KANT E A REPRESENTAÇÃO

Publicado na Folha de S.Paulo, quinta-feira 23 de fevereiro de 1978

Para não confundir -como frequentemente acontece- a constituição republicana com a constituição democrática, é preciso observar o seguinte: as formas de um Estado (CIVITAS) podem ser divididas tanto pela diferença das pessoas que detêm o poder supremo, como segundo o modo adotado pelo soberano para governar. E isto, qualquer que seja o tipo de soberano.
A primeira forma chama-se forma de dominação propriamente dita (forma imperii). Essa forma pode existir de três maneiras distintas - 1ª - quando uma só pessoa detém o poder soberano; 2ª - quando esse poder é exercido por um grupo de pessoas; 3ª - quando é exercido pelo povo, através de uma representação, o que pode ocorrer num regime de autocracia, de aristocracia e de democracia, conforme se estabeleça a soberania do príncipe, da nobreza ou do povo.
A segunda forma é a que define a forma de governo propriamente dito (forma regiminis). Essa forma define a maneira, fundada sobre a Constituição (ato de vontade geral pelo qual o multidão assume status de povo), de acordo com a qual o poder absoluto pertence ao Estado (Machtvollkommenheit). Nesse caso, o Estado tanto pode ser republicano, como despótico.
O republicanismo é o principio político que admite a separação do Poder Executivo (administração) e do Poder Legislativo. O despotismo executa com sua própria autoridade as leis por ele mesmo editadas. E, portanto, a imposição da vontade pessoal do soberano, imposta como sendo a vontade geral.
Entre essas três formas de Estado, a forma democrática, no verdadeiro sentido da palavra, é necessariamente despótica (depótikos - no sentido grego da palavra, de domínio absoluto - N. T.). E é assim, porque ela funda um poder executivo, em que a maioria escolhe um só, contra o ponto de vista da minoria. Dessa forma, não é um governo de todos, o que pode colocar a vontade geral em contradição consigo mesma e até com a liberdade.

········

→ **TAREFA PROPOSTA A**: Traduza para o inglês esta frase do texto sobre Kant e a representação: "O republicanismo é o principio político que admite a separação do Poder Executivo (administração) e do Poder Legislativo."
A listagem a seguir não tem nenhuma relação com o texto sobre Kant e a representação.

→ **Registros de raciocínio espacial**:
········

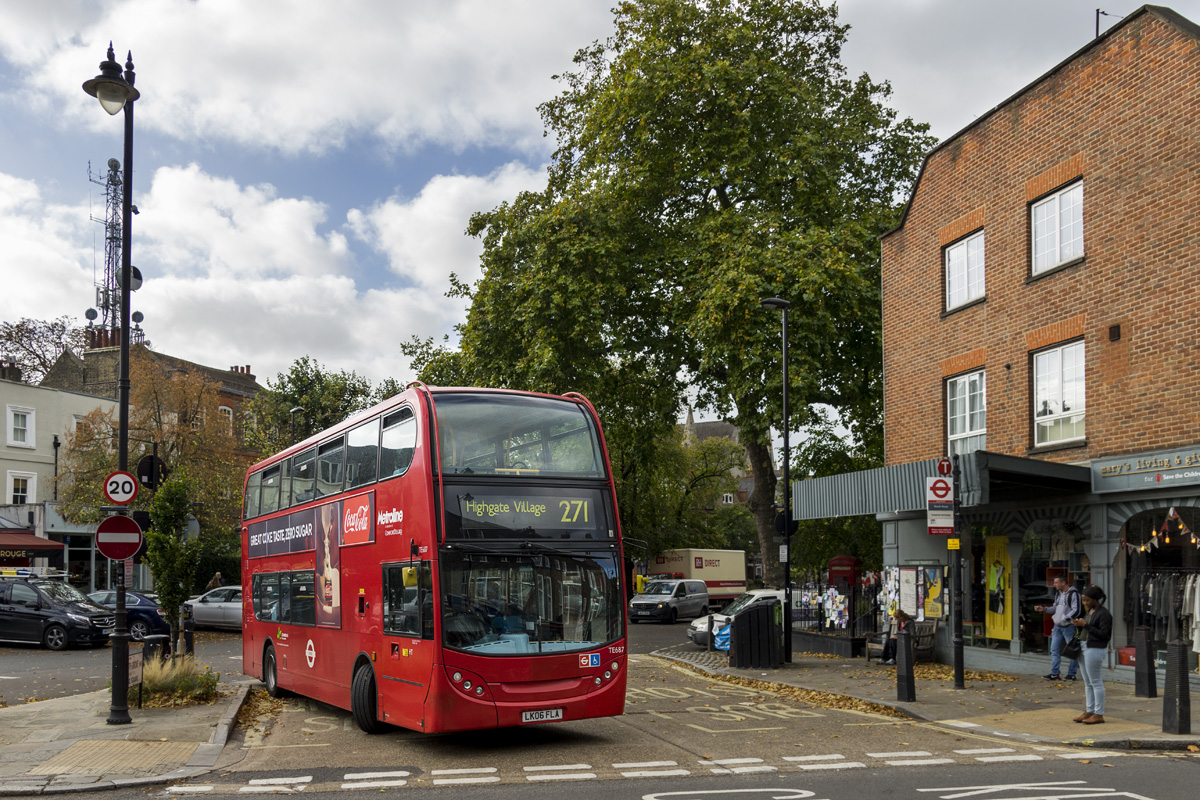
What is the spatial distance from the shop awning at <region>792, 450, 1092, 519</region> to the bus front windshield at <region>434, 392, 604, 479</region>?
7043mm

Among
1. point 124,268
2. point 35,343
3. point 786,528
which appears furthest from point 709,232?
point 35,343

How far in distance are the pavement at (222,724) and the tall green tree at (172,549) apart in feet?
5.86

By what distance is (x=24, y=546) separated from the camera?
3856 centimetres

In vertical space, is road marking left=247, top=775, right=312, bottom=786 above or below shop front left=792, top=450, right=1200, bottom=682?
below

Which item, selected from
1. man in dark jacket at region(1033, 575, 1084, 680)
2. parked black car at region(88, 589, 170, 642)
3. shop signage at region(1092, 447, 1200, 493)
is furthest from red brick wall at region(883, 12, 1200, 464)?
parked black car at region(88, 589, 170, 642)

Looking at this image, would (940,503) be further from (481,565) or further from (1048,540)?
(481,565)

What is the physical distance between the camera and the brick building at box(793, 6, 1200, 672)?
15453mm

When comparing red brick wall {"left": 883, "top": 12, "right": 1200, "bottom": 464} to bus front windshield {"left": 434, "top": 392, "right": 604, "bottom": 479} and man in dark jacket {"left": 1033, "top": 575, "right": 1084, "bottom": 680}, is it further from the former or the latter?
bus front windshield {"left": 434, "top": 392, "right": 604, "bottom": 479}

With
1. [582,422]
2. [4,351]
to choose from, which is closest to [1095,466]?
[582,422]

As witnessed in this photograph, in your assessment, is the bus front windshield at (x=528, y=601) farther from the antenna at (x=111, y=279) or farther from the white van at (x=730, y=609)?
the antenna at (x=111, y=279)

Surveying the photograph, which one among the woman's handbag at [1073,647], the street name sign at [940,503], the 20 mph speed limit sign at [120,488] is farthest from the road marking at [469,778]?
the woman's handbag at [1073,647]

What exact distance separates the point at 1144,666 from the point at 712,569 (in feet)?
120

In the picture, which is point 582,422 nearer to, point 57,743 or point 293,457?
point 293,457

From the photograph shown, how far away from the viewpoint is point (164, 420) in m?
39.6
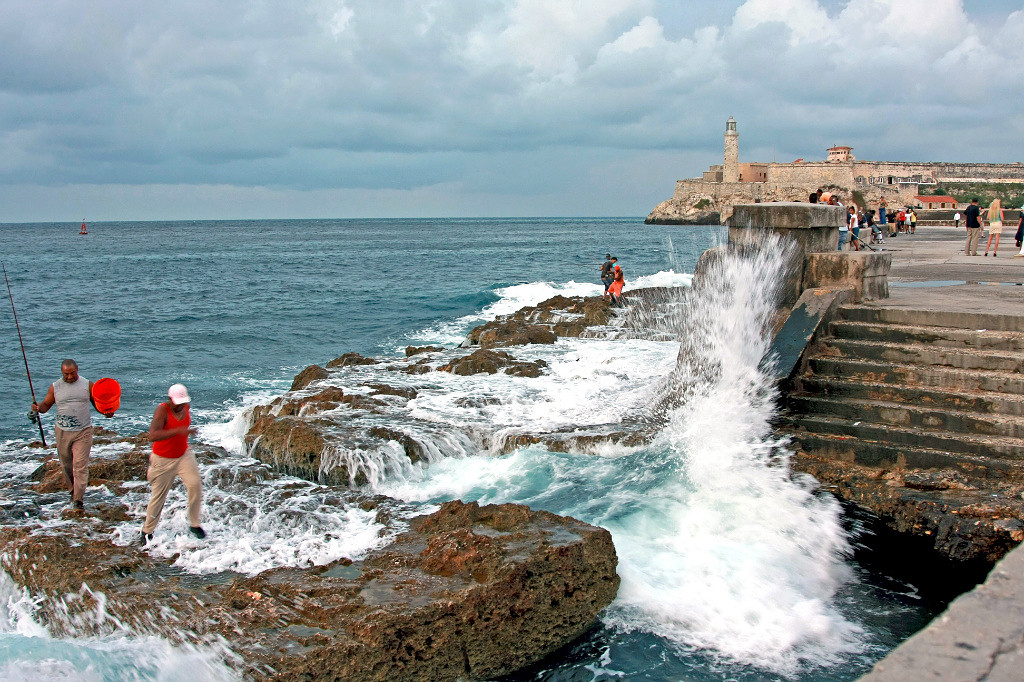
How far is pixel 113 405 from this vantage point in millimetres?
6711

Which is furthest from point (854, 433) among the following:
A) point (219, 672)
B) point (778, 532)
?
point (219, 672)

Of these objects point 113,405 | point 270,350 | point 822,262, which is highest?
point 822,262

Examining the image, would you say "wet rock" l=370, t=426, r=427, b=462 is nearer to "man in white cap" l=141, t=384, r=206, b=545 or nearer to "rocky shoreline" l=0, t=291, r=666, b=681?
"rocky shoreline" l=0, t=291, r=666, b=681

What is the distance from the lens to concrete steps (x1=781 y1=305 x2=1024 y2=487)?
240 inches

········

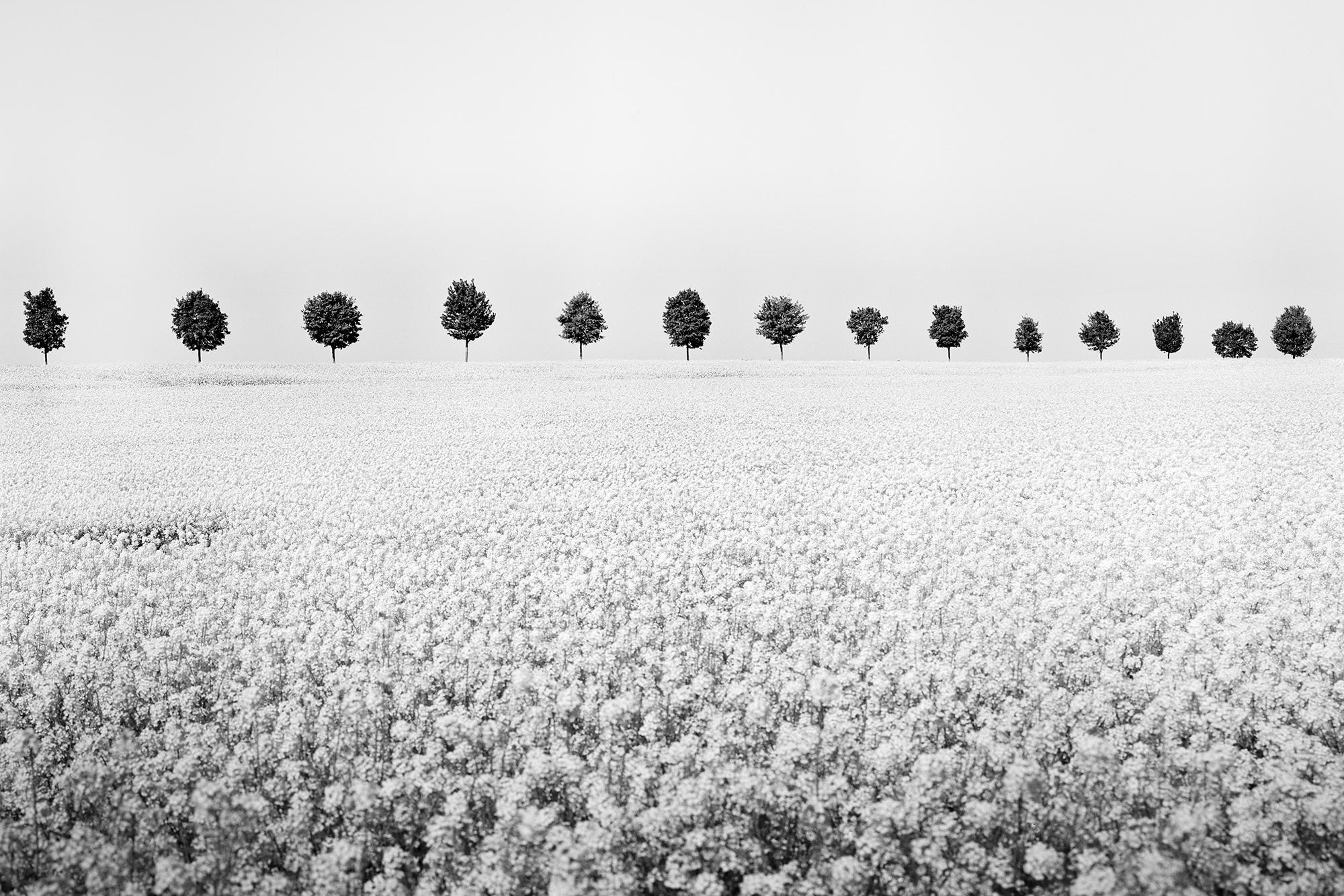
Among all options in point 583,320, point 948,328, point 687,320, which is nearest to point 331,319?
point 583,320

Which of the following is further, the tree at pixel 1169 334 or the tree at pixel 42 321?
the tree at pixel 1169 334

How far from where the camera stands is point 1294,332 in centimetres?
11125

········

→ **TAREFA PROPOSTA B**: Informe quantas linhas da listagem contêm a palavra "feet", diferenciando maiúsculas de minúsculas. Responda somente com o número.

→ **RESPOSTA ESPERADA A**: Republicanism is the political principle that admits the separation of the Executive Power (administration) and the Legislative Power.

→ **RESPOSTA ESPERADA B**: 2